## Material provided
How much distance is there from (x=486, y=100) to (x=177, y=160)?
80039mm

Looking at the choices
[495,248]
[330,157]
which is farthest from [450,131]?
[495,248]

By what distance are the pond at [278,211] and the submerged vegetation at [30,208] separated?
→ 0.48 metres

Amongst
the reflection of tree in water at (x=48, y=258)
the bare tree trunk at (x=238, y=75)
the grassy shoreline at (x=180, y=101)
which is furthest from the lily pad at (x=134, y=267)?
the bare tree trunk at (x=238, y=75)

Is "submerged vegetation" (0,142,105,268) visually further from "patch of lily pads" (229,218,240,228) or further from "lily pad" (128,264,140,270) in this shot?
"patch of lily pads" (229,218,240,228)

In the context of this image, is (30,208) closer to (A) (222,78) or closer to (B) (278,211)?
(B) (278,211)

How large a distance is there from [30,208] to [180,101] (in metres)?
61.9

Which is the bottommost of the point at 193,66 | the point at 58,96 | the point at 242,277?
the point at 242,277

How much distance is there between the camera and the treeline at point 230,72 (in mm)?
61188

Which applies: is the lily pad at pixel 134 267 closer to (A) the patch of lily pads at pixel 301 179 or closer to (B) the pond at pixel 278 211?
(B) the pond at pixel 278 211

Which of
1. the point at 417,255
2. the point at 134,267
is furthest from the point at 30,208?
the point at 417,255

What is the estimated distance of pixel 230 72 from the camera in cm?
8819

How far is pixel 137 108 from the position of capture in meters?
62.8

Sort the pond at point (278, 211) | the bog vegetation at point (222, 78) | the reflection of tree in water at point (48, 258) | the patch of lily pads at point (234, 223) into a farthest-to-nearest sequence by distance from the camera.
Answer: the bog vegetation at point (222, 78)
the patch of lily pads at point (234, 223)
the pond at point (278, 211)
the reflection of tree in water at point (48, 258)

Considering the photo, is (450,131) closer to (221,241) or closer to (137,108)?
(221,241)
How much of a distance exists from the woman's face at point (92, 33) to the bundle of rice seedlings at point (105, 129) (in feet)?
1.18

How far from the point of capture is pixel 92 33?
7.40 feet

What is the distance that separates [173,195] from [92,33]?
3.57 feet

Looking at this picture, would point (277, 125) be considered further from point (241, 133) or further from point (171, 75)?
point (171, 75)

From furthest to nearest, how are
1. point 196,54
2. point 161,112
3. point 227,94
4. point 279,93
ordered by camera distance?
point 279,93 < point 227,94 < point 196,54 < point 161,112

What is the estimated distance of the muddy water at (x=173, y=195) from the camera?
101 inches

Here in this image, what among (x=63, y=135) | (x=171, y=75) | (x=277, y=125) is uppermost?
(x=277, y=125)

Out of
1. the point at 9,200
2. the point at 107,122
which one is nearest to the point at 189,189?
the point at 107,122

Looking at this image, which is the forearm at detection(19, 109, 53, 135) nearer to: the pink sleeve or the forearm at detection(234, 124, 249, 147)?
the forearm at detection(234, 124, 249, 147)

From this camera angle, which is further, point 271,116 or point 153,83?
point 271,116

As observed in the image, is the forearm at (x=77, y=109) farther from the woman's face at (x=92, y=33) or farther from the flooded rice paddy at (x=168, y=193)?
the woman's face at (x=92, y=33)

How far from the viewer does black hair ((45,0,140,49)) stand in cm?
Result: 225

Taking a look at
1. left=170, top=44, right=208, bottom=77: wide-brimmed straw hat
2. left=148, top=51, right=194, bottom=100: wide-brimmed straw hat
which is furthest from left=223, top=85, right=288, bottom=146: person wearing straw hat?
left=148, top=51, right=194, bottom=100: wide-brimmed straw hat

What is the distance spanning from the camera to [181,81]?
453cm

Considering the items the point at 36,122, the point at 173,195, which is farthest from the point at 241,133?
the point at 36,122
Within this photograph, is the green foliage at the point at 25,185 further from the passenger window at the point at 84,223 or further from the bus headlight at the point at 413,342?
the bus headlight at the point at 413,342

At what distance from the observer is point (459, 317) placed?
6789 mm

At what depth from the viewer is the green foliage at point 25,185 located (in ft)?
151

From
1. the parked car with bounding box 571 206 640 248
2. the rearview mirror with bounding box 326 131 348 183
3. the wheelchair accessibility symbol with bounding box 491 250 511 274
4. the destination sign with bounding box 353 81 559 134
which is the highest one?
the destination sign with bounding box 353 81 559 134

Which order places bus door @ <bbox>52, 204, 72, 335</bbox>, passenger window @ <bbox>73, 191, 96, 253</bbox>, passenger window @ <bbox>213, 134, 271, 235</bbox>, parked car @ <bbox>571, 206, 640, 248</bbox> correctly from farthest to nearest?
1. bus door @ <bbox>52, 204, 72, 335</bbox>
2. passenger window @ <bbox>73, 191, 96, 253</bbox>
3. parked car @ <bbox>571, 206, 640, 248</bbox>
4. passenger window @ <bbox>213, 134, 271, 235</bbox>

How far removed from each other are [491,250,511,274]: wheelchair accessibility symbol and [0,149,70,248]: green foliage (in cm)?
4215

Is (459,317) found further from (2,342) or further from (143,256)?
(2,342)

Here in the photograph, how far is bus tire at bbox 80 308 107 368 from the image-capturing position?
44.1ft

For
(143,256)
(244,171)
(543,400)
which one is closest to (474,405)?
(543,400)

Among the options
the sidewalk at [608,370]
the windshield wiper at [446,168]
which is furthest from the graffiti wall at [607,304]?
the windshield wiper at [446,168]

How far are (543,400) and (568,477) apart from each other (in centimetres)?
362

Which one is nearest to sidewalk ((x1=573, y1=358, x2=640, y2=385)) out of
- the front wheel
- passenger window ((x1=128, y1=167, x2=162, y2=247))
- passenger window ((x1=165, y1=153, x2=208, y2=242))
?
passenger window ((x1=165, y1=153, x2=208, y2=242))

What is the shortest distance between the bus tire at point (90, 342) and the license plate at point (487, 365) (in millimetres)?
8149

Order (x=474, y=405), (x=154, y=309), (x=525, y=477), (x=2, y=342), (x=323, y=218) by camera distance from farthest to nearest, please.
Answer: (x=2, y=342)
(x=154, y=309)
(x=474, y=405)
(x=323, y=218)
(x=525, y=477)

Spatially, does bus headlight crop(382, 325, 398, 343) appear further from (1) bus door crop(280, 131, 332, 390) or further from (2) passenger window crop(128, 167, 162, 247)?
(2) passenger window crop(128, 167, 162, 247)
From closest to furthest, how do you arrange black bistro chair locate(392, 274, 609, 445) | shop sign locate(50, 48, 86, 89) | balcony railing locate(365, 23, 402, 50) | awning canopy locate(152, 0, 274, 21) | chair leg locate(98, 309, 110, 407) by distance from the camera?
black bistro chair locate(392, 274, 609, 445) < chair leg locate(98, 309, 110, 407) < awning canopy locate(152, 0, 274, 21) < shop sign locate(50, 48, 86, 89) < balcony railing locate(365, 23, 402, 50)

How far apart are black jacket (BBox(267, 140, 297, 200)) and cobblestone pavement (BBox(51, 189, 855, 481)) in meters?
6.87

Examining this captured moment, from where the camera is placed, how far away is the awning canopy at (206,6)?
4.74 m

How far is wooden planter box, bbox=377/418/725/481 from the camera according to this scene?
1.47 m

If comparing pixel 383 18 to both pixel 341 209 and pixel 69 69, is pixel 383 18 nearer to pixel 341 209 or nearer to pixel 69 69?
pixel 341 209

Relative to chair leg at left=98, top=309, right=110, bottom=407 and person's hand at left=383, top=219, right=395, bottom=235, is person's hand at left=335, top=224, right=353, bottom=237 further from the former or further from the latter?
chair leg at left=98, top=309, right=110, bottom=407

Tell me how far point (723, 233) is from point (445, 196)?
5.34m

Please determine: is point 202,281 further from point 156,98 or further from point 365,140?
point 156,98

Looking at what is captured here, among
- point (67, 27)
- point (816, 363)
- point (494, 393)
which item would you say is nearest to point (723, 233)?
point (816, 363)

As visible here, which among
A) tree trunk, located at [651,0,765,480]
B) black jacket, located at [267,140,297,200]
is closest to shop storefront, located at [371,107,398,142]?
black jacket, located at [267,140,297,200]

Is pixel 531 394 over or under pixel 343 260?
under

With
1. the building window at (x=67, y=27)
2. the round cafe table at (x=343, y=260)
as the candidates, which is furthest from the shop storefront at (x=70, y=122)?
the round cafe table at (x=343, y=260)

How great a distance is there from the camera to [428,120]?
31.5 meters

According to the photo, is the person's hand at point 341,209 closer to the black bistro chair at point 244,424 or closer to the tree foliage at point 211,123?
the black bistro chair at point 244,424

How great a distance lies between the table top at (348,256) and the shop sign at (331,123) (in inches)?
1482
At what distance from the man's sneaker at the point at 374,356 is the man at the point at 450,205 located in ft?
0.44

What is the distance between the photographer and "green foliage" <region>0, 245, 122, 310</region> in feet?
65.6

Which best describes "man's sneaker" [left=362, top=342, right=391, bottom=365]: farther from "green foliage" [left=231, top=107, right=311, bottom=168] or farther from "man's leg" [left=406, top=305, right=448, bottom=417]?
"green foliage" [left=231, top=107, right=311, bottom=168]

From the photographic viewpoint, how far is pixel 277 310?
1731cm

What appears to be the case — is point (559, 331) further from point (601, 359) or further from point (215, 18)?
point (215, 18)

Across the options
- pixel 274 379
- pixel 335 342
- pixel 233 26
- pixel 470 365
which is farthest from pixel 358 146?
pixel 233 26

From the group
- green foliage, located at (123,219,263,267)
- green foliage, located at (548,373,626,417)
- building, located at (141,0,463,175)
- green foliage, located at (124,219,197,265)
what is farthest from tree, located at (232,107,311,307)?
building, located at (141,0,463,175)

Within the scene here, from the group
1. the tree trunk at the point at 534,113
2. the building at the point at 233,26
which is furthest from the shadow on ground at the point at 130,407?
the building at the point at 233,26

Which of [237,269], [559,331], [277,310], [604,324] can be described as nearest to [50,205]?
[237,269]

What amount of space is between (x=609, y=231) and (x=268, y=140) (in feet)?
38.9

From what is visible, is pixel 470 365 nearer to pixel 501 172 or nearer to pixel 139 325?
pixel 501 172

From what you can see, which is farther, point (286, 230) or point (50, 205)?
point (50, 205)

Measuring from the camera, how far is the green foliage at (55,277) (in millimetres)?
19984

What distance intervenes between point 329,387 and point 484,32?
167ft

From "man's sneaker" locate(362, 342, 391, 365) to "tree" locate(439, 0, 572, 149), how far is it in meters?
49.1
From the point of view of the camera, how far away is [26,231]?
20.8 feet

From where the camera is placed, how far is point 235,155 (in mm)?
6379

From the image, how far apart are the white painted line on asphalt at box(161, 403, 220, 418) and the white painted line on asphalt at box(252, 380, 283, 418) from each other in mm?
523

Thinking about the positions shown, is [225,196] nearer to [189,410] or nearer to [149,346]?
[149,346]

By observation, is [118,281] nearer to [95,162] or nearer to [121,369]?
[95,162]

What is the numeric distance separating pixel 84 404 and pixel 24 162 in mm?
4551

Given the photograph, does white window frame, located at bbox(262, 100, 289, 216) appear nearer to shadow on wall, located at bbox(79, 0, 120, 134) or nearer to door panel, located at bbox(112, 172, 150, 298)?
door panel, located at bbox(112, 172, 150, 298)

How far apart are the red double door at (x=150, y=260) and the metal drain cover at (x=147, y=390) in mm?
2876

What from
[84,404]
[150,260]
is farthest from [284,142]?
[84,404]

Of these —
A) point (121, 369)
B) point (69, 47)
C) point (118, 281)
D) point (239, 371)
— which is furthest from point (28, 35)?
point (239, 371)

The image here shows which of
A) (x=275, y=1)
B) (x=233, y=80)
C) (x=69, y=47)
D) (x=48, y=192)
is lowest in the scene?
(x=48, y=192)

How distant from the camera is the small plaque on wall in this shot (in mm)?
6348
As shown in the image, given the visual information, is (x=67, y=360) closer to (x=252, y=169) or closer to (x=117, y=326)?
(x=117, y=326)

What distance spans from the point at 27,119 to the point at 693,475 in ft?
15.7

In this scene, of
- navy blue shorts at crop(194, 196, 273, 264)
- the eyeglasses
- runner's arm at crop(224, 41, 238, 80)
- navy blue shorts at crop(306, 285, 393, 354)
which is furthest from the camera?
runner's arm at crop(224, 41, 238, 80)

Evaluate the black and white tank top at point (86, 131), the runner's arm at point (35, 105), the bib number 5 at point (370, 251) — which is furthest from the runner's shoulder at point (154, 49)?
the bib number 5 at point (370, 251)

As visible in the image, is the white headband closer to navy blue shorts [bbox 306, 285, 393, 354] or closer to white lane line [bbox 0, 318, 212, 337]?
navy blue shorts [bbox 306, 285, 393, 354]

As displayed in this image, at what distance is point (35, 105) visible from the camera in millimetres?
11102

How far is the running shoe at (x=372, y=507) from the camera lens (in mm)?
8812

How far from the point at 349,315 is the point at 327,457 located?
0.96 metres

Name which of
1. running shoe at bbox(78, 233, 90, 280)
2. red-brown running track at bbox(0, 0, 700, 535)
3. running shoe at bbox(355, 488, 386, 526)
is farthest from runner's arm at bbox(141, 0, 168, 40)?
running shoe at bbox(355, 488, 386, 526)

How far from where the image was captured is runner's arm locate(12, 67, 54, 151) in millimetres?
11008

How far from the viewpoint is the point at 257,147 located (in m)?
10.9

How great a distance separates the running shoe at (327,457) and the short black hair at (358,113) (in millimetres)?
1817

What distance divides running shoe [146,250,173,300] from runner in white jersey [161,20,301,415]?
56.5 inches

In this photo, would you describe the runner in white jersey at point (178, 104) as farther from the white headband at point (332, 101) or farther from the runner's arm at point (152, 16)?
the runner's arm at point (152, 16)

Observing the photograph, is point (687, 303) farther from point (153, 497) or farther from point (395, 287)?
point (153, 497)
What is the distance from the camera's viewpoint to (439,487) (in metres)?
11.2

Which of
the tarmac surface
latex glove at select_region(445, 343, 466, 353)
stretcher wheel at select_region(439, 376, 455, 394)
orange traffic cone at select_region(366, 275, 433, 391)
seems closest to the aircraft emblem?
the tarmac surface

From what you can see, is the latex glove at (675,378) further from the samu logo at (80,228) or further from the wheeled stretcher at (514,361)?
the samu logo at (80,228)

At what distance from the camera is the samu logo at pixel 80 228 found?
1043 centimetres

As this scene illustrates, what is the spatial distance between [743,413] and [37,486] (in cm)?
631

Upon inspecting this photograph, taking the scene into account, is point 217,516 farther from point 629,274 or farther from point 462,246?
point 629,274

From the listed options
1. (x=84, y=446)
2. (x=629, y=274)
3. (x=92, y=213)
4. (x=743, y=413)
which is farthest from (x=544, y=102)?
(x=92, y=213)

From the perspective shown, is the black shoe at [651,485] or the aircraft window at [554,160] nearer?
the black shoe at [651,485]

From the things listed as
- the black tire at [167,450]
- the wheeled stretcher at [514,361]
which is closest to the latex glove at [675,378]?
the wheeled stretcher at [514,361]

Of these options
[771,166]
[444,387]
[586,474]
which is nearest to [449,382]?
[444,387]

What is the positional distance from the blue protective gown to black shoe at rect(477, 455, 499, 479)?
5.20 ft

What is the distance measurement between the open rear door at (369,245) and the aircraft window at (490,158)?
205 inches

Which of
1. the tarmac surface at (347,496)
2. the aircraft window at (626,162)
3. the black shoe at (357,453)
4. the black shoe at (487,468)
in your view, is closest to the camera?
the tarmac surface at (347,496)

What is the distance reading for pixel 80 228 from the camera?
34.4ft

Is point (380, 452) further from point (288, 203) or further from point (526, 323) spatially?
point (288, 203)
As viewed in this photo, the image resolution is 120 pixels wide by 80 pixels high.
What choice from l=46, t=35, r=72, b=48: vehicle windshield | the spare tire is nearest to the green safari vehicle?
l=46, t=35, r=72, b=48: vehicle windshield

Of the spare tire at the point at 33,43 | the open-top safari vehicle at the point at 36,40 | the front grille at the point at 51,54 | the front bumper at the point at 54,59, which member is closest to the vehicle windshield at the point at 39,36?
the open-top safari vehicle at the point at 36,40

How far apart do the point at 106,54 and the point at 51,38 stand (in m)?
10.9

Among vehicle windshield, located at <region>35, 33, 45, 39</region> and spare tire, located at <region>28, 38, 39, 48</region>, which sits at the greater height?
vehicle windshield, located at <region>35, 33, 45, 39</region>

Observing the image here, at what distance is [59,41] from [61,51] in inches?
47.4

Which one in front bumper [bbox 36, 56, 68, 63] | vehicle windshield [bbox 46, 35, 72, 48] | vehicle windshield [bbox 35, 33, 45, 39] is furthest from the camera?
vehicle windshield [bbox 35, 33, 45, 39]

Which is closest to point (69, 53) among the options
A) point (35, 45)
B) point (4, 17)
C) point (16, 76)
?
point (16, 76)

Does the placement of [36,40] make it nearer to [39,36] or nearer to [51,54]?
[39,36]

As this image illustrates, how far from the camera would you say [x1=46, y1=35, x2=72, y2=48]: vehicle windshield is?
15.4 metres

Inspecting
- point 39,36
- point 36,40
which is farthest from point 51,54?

## To be done
Copy exactly the lines above, from the one containing "Of the spare" through the very last line.

## Answer to the task
Of the spare tire at the point at 33,43 | the open-top safari vehicle at the point at 36,40 | the front grille at the point at 51,54 | the front bumper at the point at 54,59, which member is closest to the vehicle windshield at the point at 39,36?
the open-top safari vehicle at the point at 36,40

How far apart do the point at 106,54 and the point at 51,38 stand (in m)?
10.9

Among vehicle windshield, located at <region>35, 33, 45, 39</region> and spare tire, located at <region>28, 38, 39, 48</region>, which sits at the greater height?
vehicle windshield, located at <region>35, 33, 45, 39</region>

Observing the image here, at what distance is [59,41] from [61,51] in inches?
47.4

Which one in front bumper [bbox 36, 56, 68, 63] | vehicle windshield [bbox 46, 35, 72, 48] | vehicle windshield [bbox 35, 33, 45, 39] is furthest from the camera?
vehicle windshield [bbox 35, 33, 45, 39]

Which is closest to point (69, 53) among the options
A) point (35, 45)
B) point (4, 17)
C) point (16, 76)
?
point (16, 76)

Does the placement of [36,40] make it nearer to [39,36] or nearer to [51,54]?
[39,36]

As this image illustrates, how far from the camera would you say [x1=46, y1=35, x2=72, y2=48]: vehicle windshield is?
15.4 metres

Inspecting
- point 39,36
- point 36,40
which is farthest from point 51,54?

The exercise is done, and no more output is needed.